Mannheim. Die Empörung unter Mannheimer Hausärztinnen und Hausärzten über die Rationierung des Biontech-Impfstoffs ist groß. „Das ist eine Riesenkatastrophe“, sagt eine medizinische Fachangestellte von den Hausärzten am Markt in Neckarau. „Man kann die Zulieferung des Biontech-Impfstoffs nicht einfach drosseln, das ist ein Ding der Unmöglichkeit.“ Die Praxis bietet drei Mal in der Woche Corona-Impfungen an, täglich kommt das Team auf 80 bis 100 Impfungen. „Wenn die Patienten, die bislang Biontech erhalten haben, nun erfahren, dass sie als Booster einen anderen Impfstoff, nämlich Moderna, bekommen sollen, wird die Verärgerung groß sein.“
Für die Ärzte und medizinischen Fachangestellten bedeutet das: noch mehr Gespräche, noch mehr Aufklärung. Darüber, dass Moderna genauso gut und sicher wirkt wie Biontech und dass die Dosen, die Deutschland noch eingelagert hat, Mitte des ersten Quartals 2022 zu verfallen drohen und deshalb nun vermehrt für Booster-Impfungen zum Einsatz kommen sollen. Doch eine Impfkampagne lebt vom Vertrauen. Werden plötzlich Impfstofftypen geändert, sorgt das zwangsläufig für Unruhe. „Eigentlich hatten wir uns nach Engpässen Anfang November gefreut, dass es jetzt mehr Biontech gibt“, seufzt die Sprechstundenhilfe. Nun heißt es wieder: Geduld haben, freundlich sein. „Das ist manchmal schwierig.“
"Wir könnten von morgens bis abends impfen"

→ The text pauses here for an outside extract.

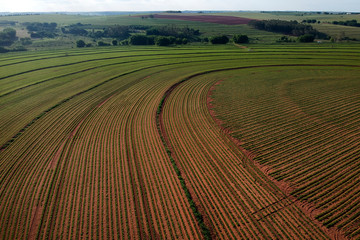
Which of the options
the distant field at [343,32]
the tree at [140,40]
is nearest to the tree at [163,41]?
the tree at [140,40]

Sabine Füllgraf-Horst sieht einen riesigen Verwaltungsakt auf sich sowie das gesamte Team von der Hausärztlichen Gemeinschaftspraxis am Lanzgarten auf dem Lindenhof zukommen. „Mit 30 Dosen Biontech kommen wir nicht weit“, sagt die Hausärztin. Nun müsse bei jedem vereinbarten Impftermin geprüft werden, ob Moderna als Alternative überhaupt infrage kommt. Denn zugelassen ist der Impfstoff erst für Menschen ab 18 Jahren, außerdem hat die Ständige Impfkommission (Stiko) empfohlen, unter 30-Jährige generell nicht mit Moderna zu impfen, da der Impfstoff in sehr seltenen Fällen Entzündungen von Herzmuskel und Herzbeutel auslösen kann. „Eine Katastrophe“, sagt Füllgraf-Horst, wenn sie auf den Impfplan blickt, den die Praxis nach der politischen Forderung „impfen, impfen, impfen“ prall gefüllt hat. „Theoretisch könnten wir von morgens bis abends impfen, aber es gibt ja auch noch andere kranke Menschen.“
Auch bei den Hausärzten am Rosengarten liegen die Nerven blank. „Wenn wir jetzt weniger Biontech bekommen, sieht das schlecht aus“, betont eine medizinische Fachangestellte. Sie fürchtet, Impfwillige könnten abspringen, wenn sie erfahren, dass sie mit einem anderen Impfstoff als Biontech geboostert werden sollen. Auch müsse sich die Praxis künftig anders organisieren. Da Moderna bei der Booster-Impfung nur in halber Dosis verabreicht wird, lassen sich aus einer Ampulle 20 Spritzen aufziehen. Bei Biontech wird mit der vollen Dosis geboostert, das heißt pro Ampulle sind es wie bisher sechs Spritzen. Die Haltbarkeit aufgezogener Spritzen liegt bei maximal sechs Stunden, sind nicht genug Impfwillige da - bei Moderna also 20 -, muss der Rest weggeworfen werden. „Das hinzukriegen, wird nicht einfach sein.“
„Die Leute verstehen die Welt nicht mehr“, meint eine medizinische Fachangestellte der Kinderarztpraxis von Stefanie Schwarz-Gutknecht. Die Praxis bietet Corona-Impfungen für Kinder und Erwachsene an. Sie sieht nun wieder viel Aufklärungsarbeit auf sich zukommen. „Das geht aber kaum, wenn man eigentlich doch boostern oder impfen soll.“ Gar nicht darüber nachdenken will sie, was in der Praxis los ist, wenn demnächst auch Fünf- bis Elfjährige gegen Corona geimpft werden können. Die USA haben Biontech für diese Altersgruppe bereits zugelassen, die Entscheidung der europäischen Arzneimittelbehörde EMA wird in den kommenden Tagen erwartet. „Ein Chaos“, sagt sie. Doch dann muss sie auflegen. Die Praxis ist voll.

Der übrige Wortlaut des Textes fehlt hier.